Process limitations will, however, pose a limit to how close the nanosheet’s n and p devices can be brought together, challenging further cell height reduction. Both FinFET and nanosheet architectures feature a large n-to-p device separation distance, hindering further scalability.
Any further reduction of cell height will require a much tighter spacing between nFET and pFET devices within the cell. One solution garnering favor is called a forksheet device, a type of GAA controlled by a forked gate structure with a dielectric wall in between the p and n devices. This wall physically isolates the p-gate trench from the n-gate trench, allowing a much tighter n-to-p spacing than is possible with either FinFET or nanosheet devices.
With a forksheet design, the available space also can be used to increase the sheet width and, as such, enhance the drive current.
In July, Imec, a world-leading research and innovation hub in nanoelectronics and digital technologies, hosted its annual International Technology Forum in which it proposed a 20-year roadmap on how the industry can continue to enable higher performing semiconductor technologies. Luc Van den hoves, Imec’s president and CEO, presented a roadmap that leaned heavily on forksheet devices in which the n- and the p-channel transistors are moved closer together. “We believe that we can propose a roadmap for the next eight to 10 generations — with an introductory pace of two to two-and-a-half-year cadence,” he said.
Van den hoves’s roadmap sees forksheet devices as an extension of the standard nanosheet concept, “and we believe it will be introduced around the equivalent of the one nanometer generation,” he said. The Imec CEO also described a more complex GAA technology, where you are stacking nFET and pFET wires on top of each other, which is known as a complimentary FET (CFET) device.

TO DO
1 > What physically separates the p-gate trench from the n-gate trench in a forksheet device, according to the forksheet text?
2 > Which specific device architectures does the forksheet text name, not counting the broader GAA category?

DATA SHOWN
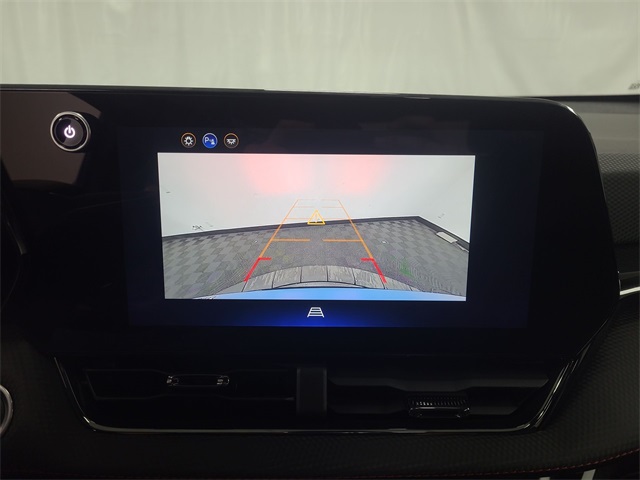 2026 – Chevrolet – Equinox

EXERCISE SOLUTIONS
1 > A dielectric wall between the p and n devices.

2 > FinFET, nanosheet, forksheet, complimentary FET (CFET)